# S&W M&P Semi-Auto Pistols Quiz!



## hoppy70 (Apr 30, 2012)

*S&W M&P Semi-Auto Pistols Quiz!*

I am taking a self-passed and self-taught Armorers course and now I am on the S&W M&P Pistols. I hope to become a part-time light Gunsmith in the near future.

There are over 60 quiz questions covering this firearm and I have answered most of them hopefully correctly but during my study and research I am having some problems related to some of the following quiz questions. I have conflicting answers.

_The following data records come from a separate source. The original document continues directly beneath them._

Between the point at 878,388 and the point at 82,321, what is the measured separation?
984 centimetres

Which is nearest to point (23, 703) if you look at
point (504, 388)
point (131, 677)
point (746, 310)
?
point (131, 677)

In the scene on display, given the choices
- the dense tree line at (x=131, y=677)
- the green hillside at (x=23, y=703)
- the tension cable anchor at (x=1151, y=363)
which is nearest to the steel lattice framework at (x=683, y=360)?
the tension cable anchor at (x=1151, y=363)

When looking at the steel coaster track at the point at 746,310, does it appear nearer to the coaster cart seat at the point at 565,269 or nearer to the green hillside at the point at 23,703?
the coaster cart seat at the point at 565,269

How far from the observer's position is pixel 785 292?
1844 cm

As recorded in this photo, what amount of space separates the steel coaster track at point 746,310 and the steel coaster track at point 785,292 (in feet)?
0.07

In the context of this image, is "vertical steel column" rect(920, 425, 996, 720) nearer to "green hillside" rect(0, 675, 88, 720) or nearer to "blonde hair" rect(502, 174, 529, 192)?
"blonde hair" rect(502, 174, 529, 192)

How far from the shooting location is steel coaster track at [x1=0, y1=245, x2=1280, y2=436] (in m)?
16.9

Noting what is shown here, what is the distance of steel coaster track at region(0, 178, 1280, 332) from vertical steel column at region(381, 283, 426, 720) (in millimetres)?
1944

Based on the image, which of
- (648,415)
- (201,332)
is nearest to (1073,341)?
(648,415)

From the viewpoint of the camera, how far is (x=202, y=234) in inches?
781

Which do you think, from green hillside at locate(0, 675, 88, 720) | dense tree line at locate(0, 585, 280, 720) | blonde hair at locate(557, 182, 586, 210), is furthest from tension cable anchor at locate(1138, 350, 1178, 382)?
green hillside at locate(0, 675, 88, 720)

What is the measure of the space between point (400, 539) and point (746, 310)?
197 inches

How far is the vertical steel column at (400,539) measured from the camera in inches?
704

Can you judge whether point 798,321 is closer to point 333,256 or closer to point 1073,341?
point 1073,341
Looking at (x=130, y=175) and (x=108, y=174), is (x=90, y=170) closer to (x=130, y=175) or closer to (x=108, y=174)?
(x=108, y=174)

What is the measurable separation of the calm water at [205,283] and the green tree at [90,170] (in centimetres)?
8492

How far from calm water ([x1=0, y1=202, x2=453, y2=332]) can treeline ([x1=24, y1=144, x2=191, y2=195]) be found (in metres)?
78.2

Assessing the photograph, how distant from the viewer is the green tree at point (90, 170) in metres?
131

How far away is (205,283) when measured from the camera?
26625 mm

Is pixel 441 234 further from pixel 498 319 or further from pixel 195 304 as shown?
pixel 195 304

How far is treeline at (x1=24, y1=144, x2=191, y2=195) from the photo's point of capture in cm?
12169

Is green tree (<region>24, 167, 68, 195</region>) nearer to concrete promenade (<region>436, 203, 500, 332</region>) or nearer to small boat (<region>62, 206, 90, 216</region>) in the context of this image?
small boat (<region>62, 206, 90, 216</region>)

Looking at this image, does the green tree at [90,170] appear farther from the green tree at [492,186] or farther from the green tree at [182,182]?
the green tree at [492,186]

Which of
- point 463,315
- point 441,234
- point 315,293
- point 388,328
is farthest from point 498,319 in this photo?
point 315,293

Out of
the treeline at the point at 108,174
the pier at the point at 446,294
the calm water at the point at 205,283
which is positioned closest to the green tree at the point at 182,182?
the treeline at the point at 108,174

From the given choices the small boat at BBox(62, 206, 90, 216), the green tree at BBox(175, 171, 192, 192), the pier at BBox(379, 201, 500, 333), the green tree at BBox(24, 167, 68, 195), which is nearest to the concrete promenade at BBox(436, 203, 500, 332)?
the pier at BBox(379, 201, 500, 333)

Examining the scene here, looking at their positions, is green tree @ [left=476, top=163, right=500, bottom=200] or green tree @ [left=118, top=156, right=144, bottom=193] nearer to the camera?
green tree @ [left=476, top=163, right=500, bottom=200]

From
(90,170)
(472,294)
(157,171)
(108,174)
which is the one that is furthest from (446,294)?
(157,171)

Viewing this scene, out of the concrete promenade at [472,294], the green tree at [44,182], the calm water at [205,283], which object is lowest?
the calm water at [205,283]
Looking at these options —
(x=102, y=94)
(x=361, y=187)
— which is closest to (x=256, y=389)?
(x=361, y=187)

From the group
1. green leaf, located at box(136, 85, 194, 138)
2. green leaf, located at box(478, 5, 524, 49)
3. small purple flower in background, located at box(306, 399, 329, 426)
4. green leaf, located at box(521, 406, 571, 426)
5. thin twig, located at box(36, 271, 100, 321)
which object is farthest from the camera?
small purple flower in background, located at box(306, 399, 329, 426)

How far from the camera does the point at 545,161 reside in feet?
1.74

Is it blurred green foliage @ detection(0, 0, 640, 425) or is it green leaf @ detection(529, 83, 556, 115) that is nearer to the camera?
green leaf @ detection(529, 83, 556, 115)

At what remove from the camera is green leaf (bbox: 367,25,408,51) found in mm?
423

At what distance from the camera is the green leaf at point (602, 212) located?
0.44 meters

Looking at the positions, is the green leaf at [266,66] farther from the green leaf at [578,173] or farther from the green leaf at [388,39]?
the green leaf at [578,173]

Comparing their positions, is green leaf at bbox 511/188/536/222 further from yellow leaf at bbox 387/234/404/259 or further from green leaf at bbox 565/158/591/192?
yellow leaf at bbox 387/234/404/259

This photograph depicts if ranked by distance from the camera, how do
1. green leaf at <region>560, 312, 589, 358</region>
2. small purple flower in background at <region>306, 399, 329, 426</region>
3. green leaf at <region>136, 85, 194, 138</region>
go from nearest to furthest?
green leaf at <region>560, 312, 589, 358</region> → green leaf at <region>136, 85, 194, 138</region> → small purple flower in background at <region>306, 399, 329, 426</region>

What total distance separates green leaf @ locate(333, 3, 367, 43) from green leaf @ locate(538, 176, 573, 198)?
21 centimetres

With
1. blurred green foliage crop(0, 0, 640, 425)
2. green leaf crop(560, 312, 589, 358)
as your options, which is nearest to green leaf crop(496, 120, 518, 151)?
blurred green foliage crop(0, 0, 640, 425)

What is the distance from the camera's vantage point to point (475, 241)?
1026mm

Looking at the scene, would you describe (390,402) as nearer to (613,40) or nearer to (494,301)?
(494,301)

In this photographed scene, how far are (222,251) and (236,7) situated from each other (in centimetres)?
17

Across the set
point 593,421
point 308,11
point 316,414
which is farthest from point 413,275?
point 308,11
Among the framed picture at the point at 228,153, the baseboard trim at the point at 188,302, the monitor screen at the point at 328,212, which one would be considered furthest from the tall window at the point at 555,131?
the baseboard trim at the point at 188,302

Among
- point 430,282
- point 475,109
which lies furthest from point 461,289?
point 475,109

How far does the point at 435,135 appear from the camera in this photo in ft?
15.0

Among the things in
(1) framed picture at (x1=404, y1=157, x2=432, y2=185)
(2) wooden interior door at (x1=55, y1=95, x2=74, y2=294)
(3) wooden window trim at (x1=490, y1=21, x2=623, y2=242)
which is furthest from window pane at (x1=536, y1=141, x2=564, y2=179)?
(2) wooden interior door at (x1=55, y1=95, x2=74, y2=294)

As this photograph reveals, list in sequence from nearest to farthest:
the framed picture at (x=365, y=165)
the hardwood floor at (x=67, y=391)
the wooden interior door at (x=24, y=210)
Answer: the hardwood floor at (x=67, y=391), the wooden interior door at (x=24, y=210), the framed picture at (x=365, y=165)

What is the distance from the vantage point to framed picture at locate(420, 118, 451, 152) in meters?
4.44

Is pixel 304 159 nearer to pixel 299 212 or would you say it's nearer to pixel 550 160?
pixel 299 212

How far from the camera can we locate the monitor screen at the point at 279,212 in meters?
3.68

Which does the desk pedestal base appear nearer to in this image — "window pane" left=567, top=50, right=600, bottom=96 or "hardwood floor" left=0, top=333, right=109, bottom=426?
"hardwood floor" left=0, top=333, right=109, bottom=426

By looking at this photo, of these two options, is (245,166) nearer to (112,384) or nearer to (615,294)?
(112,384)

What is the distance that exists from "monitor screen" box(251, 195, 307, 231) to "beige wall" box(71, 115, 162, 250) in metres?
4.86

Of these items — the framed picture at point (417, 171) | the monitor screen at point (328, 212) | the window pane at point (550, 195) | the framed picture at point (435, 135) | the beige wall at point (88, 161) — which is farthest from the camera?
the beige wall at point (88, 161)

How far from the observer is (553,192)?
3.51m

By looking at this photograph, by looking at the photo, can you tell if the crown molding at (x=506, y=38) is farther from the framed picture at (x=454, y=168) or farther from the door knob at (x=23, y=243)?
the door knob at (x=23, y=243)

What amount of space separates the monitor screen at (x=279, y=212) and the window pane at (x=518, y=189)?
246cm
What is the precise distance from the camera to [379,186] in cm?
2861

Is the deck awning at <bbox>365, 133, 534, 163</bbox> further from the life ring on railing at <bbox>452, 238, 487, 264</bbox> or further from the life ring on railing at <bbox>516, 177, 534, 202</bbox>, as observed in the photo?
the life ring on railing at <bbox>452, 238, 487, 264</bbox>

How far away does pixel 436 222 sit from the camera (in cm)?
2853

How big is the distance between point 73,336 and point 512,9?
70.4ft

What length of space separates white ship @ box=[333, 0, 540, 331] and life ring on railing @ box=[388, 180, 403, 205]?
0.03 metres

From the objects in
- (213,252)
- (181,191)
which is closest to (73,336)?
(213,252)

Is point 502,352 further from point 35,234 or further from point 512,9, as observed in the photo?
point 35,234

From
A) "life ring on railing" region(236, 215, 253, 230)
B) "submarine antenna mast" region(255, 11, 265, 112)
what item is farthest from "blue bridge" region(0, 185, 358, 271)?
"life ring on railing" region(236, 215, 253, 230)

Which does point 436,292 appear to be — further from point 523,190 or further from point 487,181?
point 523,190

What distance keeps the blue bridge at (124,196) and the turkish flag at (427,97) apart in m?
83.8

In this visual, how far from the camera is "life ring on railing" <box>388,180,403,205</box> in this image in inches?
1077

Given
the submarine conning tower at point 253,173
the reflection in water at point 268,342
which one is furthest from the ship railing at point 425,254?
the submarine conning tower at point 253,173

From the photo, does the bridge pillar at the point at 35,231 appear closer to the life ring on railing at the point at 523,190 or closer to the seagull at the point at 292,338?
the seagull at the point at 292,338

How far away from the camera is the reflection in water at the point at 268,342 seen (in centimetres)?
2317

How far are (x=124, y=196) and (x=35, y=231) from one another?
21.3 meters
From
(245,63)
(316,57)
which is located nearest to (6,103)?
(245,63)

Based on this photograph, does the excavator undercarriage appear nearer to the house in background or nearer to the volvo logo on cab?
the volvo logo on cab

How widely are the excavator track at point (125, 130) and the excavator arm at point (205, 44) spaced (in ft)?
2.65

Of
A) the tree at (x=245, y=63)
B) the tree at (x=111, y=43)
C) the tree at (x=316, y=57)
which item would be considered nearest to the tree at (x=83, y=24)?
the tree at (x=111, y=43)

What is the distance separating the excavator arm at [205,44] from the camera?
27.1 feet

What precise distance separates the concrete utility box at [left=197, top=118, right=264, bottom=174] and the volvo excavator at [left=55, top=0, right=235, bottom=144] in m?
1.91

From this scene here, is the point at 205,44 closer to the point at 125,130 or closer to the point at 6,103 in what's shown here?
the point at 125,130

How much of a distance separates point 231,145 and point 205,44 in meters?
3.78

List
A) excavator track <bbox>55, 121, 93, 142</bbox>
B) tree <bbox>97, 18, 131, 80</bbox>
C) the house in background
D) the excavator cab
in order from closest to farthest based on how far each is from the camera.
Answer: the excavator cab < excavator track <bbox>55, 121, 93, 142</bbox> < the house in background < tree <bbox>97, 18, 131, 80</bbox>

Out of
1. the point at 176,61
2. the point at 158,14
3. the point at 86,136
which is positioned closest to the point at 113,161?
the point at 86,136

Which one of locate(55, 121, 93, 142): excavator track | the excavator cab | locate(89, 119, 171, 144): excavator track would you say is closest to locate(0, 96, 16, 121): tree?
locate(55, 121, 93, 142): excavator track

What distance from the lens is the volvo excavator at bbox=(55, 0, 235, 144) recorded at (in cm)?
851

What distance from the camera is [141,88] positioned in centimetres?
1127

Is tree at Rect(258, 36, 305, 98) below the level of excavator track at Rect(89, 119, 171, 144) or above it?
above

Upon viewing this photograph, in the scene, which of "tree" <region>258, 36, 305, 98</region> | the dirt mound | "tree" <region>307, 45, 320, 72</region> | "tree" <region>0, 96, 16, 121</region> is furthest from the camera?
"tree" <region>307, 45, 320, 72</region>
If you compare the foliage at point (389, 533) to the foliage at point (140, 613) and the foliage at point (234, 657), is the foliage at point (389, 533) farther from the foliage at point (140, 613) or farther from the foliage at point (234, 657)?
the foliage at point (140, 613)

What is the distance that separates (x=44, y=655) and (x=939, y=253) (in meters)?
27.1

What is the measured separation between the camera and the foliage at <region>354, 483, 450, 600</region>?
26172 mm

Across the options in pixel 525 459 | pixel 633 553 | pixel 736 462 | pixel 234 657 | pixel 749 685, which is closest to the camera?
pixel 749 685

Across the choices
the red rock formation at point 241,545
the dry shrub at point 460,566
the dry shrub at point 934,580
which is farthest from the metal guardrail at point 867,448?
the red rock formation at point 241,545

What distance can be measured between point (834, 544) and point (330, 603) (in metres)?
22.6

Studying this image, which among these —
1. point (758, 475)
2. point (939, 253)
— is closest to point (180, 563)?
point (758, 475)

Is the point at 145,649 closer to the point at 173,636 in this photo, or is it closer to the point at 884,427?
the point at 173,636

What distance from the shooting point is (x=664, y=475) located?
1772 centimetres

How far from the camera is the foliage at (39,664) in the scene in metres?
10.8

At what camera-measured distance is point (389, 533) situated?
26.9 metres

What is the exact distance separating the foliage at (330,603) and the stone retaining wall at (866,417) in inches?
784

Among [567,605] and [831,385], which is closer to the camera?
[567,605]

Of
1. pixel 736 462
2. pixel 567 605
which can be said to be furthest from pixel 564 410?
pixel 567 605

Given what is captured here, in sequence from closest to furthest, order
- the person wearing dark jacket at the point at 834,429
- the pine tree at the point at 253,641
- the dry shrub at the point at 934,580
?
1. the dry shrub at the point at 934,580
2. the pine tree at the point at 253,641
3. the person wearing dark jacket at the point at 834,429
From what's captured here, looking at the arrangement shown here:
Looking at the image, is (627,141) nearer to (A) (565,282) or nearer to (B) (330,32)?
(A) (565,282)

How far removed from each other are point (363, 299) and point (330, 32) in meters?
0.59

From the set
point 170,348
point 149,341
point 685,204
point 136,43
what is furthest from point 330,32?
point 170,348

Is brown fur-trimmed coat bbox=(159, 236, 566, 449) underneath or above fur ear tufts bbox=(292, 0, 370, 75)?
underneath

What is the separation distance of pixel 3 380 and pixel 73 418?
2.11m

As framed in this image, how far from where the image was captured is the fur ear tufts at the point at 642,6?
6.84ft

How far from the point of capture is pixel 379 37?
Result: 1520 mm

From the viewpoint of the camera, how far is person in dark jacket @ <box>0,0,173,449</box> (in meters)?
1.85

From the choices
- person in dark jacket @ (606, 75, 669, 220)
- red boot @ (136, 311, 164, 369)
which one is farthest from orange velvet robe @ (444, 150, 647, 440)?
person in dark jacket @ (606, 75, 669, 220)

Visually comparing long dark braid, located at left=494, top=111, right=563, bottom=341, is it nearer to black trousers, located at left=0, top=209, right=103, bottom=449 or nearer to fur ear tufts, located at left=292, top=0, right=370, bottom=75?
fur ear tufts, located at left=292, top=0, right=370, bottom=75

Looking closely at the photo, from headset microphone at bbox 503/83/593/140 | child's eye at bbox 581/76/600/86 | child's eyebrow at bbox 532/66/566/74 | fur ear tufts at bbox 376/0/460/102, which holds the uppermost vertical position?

*Can you help me determine the correct answers for these few quiz questions? Please correct my wrong answers!*

Thanks for your help.

Note #10. Like other striker fired guns, the M&P's trigger must be pulled before taking the slide off of the frame. - True or False

Note #11. The trigger safety engages what gun part and prevents it from moving, thus preventing the gun from being fired unless the finger is pulling the trigger? 
a)	The hammer 
b)	The striker 
c)	The firing pin blocking safety 
d)	The trigger bow (bar)

Note #12. The trigger return spring pulls the trigger bar 
a)	outward and down
b)	inward and down 
c)	up and outward 
d)	up and inward

Note #13. What disconnects the trigger bar from the sear? 
a)	The firing pin safety 
b)	The trigger 
c)	The shoulder of the extractor 
d)	The lower portion of the rear sight 
e)	The cam on the inside of the slide

Note #14. What part moves the slide stop up when the magazine is empty? 
a)	The ejector- 
b)	The follower 
c)	The slide tongue 
d)	The slide cam

Note #15. The manual thumb safety blocks what gun part? 
a)	The sear 
b)	The trigger 
c)	The trigger bar (or bow) 
d)	The striker

Note #16. How many different parts make up the magazine? 
a)	1 
b)	3 
c)	5 
d)	7

Note #17. In order to take the slide off of the frame, the slide must be pulled rearward and 
the takedown lever must be pulled 
a)	up 
b)	down 
c)	out

Note #18. The recoil spring coil binds. - True or false


----------